Only that isn’t what happened. He didn’t make sure of anything when we had sex. He didn’t wear a condom, and apparently, the .01% chance of my birth control failing decided that was it’s night.
“He might feel different once he knows,” she offers after a few minutes of digesting what I said.
“I don’t care if he does or doesn’t. I won’t ever let my kid know what it feels like to be unwanted and unloved.”
“So you’re not going to tell him?”
My head falls back, and I look at the ceiling. “I wish I could do that, but I can’t. Not to mention, it’ll be pretty hard to keep him from noticing my giant pregnant belly.”

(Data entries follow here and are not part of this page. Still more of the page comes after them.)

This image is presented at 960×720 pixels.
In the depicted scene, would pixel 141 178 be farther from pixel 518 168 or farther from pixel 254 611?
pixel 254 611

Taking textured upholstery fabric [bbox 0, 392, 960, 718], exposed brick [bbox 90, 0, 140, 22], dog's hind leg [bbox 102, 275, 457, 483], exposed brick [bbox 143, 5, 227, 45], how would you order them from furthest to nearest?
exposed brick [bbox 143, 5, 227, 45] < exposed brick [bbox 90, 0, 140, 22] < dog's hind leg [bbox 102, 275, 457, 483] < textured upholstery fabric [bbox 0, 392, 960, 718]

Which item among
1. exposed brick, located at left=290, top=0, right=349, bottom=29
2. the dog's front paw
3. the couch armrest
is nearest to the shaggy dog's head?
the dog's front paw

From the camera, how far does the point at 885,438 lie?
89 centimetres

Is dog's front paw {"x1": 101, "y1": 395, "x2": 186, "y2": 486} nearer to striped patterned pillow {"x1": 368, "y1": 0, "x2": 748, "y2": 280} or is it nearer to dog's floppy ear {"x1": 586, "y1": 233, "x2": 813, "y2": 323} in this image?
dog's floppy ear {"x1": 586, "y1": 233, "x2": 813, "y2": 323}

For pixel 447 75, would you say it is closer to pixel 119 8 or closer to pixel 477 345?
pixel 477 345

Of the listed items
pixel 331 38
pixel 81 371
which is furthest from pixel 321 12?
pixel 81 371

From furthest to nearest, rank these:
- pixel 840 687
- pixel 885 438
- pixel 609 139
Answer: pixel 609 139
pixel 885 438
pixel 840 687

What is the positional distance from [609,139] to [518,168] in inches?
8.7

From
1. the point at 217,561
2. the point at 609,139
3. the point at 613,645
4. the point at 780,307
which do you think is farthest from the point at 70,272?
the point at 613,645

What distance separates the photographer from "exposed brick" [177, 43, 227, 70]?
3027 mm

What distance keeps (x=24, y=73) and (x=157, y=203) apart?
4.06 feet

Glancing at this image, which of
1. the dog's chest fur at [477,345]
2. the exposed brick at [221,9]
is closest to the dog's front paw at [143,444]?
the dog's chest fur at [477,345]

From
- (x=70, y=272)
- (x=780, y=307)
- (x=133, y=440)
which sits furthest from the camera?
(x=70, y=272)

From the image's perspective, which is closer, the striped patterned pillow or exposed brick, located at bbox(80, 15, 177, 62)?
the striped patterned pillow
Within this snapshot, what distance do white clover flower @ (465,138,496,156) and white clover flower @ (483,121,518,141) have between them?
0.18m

She laughs without humor. “No shit.”
“You’re the only person I’ve told.”
She pulls her long brown hair back and then over her shoulder, the nervous gesture she’s had since we were kids. Then she squares her shoulders a bit. “Okay, and then what is your plan?”
Sierra usually gives me the best advice and has always been the person I go to when things are just too much for me. She has a way of telling me the truth or forcing me to see it myself, which is what I need from her more than ever.

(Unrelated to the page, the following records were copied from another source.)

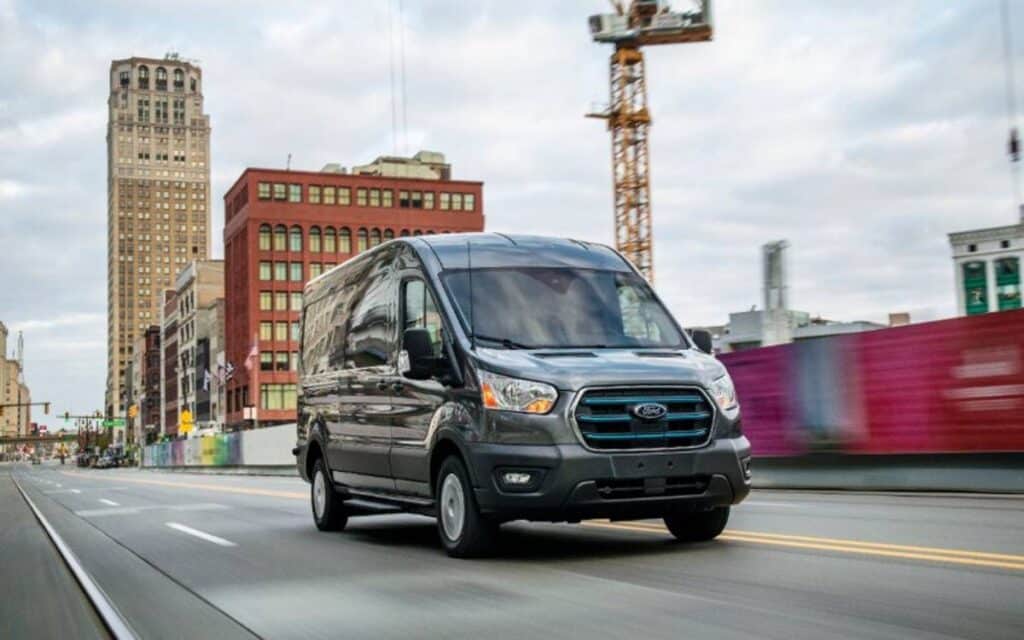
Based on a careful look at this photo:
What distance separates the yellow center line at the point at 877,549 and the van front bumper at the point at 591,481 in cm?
84

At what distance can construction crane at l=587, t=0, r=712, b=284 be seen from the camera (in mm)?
82812

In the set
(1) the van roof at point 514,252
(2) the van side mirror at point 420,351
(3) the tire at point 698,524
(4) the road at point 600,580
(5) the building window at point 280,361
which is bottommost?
(4) the road at point 600,580

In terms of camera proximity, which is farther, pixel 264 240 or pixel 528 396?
pixel 264 240

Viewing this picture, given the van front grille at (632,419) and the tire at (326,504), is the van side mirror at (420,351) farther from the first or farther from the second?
the tire at (326,504)

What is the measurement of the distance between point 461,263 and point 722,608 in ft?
13.7

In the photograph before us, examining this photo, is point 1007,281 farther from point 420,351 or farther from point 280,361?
point 420,351

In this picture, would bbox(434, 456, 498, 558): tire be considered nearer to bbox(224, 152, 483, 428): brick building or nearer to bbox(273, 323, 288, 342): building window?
bbox(224, 152, 483, 428): brick building

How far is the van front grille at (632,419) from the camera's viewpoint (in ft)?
25.8

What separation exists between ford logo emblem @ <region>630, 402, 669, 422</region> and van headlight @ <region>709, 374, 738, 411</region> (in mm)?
506

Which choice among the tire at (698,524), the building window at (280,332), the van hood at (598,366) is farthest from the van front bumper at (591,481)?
the building window at (280,332)

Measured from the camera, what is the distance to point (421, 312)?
945 cm

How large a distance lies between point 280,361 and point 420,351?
105 m

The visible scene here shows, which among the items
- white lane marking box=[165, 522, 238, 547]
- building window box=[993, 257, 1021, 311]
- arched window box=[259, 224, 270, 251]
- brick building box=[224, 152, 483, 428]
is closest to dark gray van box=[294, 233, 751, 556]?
white lane marking box=[165, 522, 238, 547]

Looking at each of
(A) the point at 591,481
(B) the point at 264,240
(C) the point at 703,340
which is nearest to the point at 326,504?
(C) the point at 703,340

“I’m going to go to the doctor to verify the pregnancy, make sure everything is okay, and then I’ll tell him.”
“And after that?”
After that? Who the fuck knows. Maybe I’ll have an epiphany, but at this point, I have no plan.
“I don’t know.”
“What do you want?”
My eyes fill with tears, and I hate the weakness they bring. What I want isn’t even possible. I wanted to be married to Declan and for this to be the thing we’d always dreamed of. That isn’t what this is, though.
Instead, I’m having a baby out of wedlock, with a man who doesn’t want the baby or me, and that man believes I’m dating someone else.

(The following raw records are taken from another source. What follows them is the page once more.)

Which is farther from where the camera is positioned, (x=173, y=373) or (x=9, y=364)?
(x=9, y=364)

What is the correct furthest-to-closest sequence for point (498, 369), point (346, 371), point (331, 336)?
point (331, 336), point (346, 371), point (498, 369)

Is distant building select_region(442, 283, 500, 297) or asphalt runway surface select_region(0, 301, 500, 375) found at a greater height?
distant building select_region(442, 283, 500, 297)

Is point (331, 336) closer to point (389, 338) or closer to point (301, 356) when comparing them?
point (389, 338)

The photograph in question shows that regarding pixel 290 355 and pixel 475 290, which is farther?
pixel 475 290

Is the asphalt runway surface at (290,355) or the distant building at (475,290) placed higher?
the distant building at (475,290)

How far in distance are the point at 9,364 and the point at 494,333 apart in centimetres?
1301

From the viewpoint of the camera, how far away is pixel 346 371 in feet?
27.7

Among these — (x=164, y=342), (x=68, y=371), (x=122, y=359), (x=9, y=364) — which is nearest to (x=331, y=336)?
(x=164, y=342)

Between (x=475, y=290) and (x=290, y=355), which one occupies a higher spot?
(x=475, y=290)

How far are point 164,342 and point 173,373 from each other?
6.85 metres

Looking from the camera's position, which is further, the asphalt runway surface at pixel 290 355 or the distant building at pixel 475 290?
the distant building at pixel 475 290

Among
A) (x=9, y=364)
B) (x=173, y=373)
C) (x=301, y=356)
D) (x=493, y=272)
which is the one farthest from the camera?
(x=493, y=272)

Yeah, I’m a walking episode of Jerry Springer. Well, maybe not that dramatic, but I feel close enough.
My sister waits as I wipe at my cheeks, removing the errant beads of moisture that fell. “I want him to fight for me, which will never happen.”
Sierra’s lips form into a frown and then she sighs. “Then maybe you should finally leave him behind.”
“And how exactly do I do that?”
“Maybe it’s time to sell the farm and leave Sugarloaf like you almost did five years ago.”
Chapter Nine
Sydney
I’m sitting in my car, staring at the tiny thing on this photo that is supposed to be a baby. It doesn’t look like one, that’s for sure, but the doctor assured me that it is, in fact, a baby. Or it will be once it makes its debut into the world.
I’m really pregnant, which has been confirmed by a medical professional, and I have his or her first version of a selfie in my hand.
In all my life, I never thought I’d be a single mother. I don’t know why, but I figured since I don’t really have sex that often that it wasn’t something I had to worry about. Also, because I’ve been living my life in slow motion. I didn’t see it until Sierra pointed it out, but now it’s so clear to me that I’ve been waiting for Declan to return. Five years ago, a great law firm approached me and offered me a shot at making partner. It wasn’t a sure thing, I would have had to earn it, but the opportunity was there. It would have meant more money, bigger cases, and the chance to make changes in a meaningful way. I turned it down.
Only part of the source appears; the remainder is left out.